Asti Vittoria, Ablondi Michela, Molle Arnaud, Zanotti Andrea, Vasini Matteo, Sabbioni Alberto
Department of Veterinary Sciences, University of Parma, Parma, Italy.
Italian Breeding Association for Equine and Donkey Breeds (ANAREAI), Roma, Italy.
Front Vet Sci. 2024 Oct 16;11:1459553. doi: 10.3389/fvets.2024.1459553. eCollection 2024.
The shift of the horse breeding sector from agricultural to leisure and sports purposes led to a decrease in local breeds' population size due to the loss of their original breeding purposes. Most of the Italian breeds must adapt to modern market demands, and gait traits are suitable phenotypes to help this process. Inertial measurement unit (IMU) technology can be used to objectively assess them. This work aims to investigate on IMU recorded data (i) the influence of environmental factors and biometric measurements, (ii) their repeatability, (iii) the correlation with judge evaluations, and (iv) their predictive value.

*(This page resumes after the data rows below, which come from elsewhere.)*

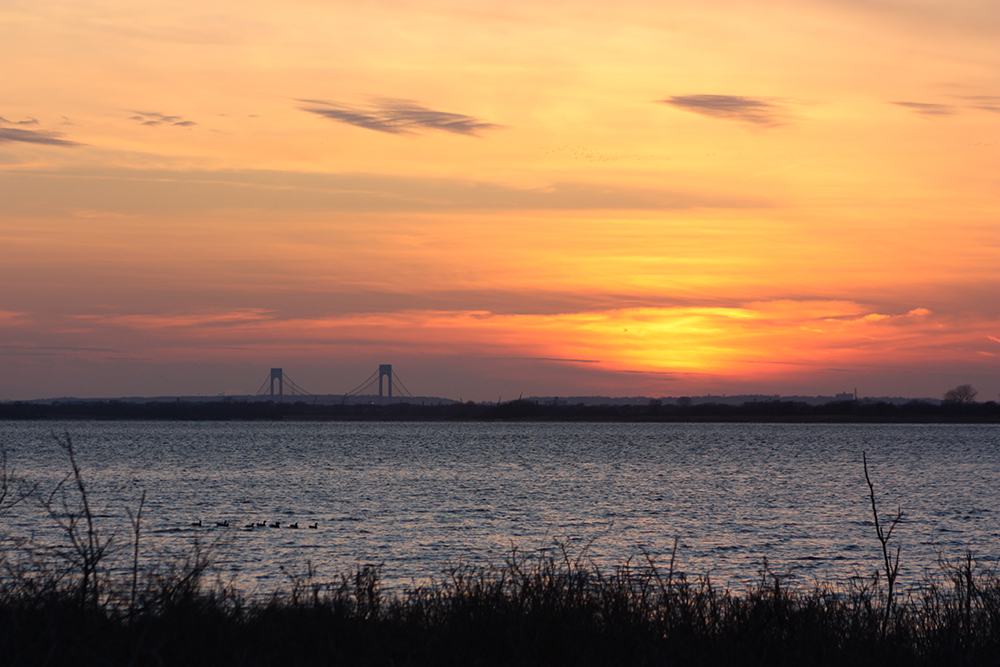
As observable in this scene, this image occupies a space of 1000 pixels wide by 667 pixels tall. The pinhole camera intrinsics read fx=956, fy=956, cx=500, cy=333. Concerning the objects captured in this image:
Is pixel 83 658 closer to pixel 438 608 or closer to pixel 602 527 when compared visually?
pixel 438 608

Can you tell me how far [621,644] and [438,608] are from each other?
8.50ft

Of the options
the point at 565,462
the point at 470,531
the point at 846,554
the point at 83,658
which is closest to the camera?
the point at 83,658

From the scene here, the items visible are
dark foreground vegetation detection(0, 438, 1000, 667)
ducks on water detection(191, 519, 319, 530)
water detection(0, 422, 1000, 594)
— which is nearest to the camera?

The Equisense Motion S was used to collect phenotypes on 135 horses, Bardigiano (101) and Murgese (34) and the data analysis was conducted using R (v.4.1.2). Analysis of variance (ANOVA) was employed to assess the effects of biometric measurements and environmental and animal factors on the traits.
Variations in several traits depending on the breed were identified, highlighting different abilities among Bardigiano and Murgese horses. Repeatability of horse performance was assessed on a subset of horses, with regularity and elevation at walk being the traits with the highest repeatability (0.63 and 0.72). The positive correlation between judge evaluations and sensor data indicates judges' ability to evaluate overall gait quality. Three different algorithms were employed to predict the judges score from the IMU measurements: Support Vector Machine (SVM), Gradient Boosting Machine (GBM), and K-Nearest Neighbors (KNN). A high variability was observed in the accuracy of the SVM model, ranging from 55 to 100% while the other two models showed higher consistency, with accuracy ranging from 74 to 100% for the GBM and from 64 to 88% for the KNN. Overall, the GBM model exhibits the highest accuracy and the lowest error. In conclusion, integrating IMU technology into horse performance evaluation offers valuable insights, with implications for breeding and training.
由于失去了原本的育种目的,马匹养殖行业从农业用途转向休闲和体育用途,导致本地品种的种群数量减少。大多数意大利品种必须适应现代市场需求,而步态特征是有助于这一过程的合适表型。惯性测量单元(IMU)技术可用于客观评估它们。这项工作旨在研究IMU记录的数据:(i)环境因素和生物特征测量的影响;(ii)它们的可重复性;(iii)与裁判评估的相关性;(iv)它们的预测价值。
使用Equisense Motion S收集135匹马(101匹巴尔迪贾诺马和34匹穆尔杰赛马)的表型,并使用R(v.4.1.2)进行数据分析。采用方差分析(ANOVA)来评估生物特征测量以及环境和动物因素对这些特征的影响。
确定了几个因品种而异的特征差异,突出了巴尔迪贾诺马和穆尔杰赛马之间不同的能力。在一部分马匹中评估了马匹表现的可重复性,行走时的规律性和高度是可重复性最高的特征(分别为0.63和0.72)。裁判评估与传感器数据之间的正相关表明裁判能够评估整体步态质量。采用了三种不同的算法从IMU测量值预测裁判分数:支持向量机(SVM)、梯度提升机(GBM)和K近邻算法(KNN)。观察到SVM模型的准确率存在很大差异,范围从55%到100%,而其他两个模型表现出更高的一致性,GBM模型的准确率范围为74%到100%,KNN模型的准确率范围为64%到88%。总体而言,GBM模型表现出最高的准确率和最低的误差。总之,将IMU技术整合到马匹性能评估中提供了有价值的见解,对育种和训练具有重要意义。